# New to dioramas



## spawndude (Nov 28, 2007)

I'm a long time model builder (45 years) but new to building dioramas.

I've been bitten by the "bug" and have an interest in building dioramas incorporating/modifying existing models (monsters, sci-fi, real space).

I've done a Google search on the topic but get a ton of hits. Some are interesting, some worthless. Any recommendations on books or web sites?

The research I've done leads me to believe model railroaders are big into dioramas. (most web stores have diorama stuff under the "Trains" category.)

A company named "Woodland Scenics" makes "LOTS" of diorama related material.
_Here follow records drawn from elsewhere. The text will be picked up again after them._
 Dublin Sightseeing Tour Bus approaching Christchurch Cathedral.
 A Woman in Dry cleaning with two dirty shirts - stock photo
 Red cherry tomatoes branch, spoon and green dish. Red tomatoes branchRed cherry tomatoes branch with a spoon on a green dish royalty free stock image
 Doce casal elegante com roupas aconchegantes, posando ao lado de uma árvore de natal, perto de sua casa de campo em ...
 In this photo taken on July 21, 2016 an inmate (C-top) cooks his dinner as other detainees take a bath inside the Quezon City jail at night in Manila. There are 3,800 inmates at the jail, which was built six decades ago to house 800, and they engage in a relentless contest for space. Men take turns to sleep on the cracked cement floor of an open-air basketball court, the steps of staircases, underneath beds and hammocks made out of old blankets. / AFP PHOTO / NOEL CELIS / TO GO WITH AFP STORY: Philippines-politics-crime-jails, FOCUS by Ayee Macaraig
Hobby Lobby carries Woodland Scenics but its pretty expensive. Any suggestions on a Internet hobby shop that carries this material?


----------



## Thorrr (Apr 13, 2009)

For Dioramas, you will learn the most from the millitary diorama makers, check out armorama, they are _generally_ much more particular about realism than railroaders.
What you will find is that you will have to think "outside the kit", look at EVERYHING around you and think of what that could be used for at the scale you are building....... pull and old disposable pen apart, and you will probably find that every part of it could be turned into SOMETHING in your diorama.

Thorrr


----------



## Diomakr (Mar 4, 2009)

i get most stuff (what i don't build or make myself) from Discount trains online/ mb klein model train stuff/ internet model trains walthers model railroad has a great site for finding stuff- but other sites are usually cheaper

hope this helps


----------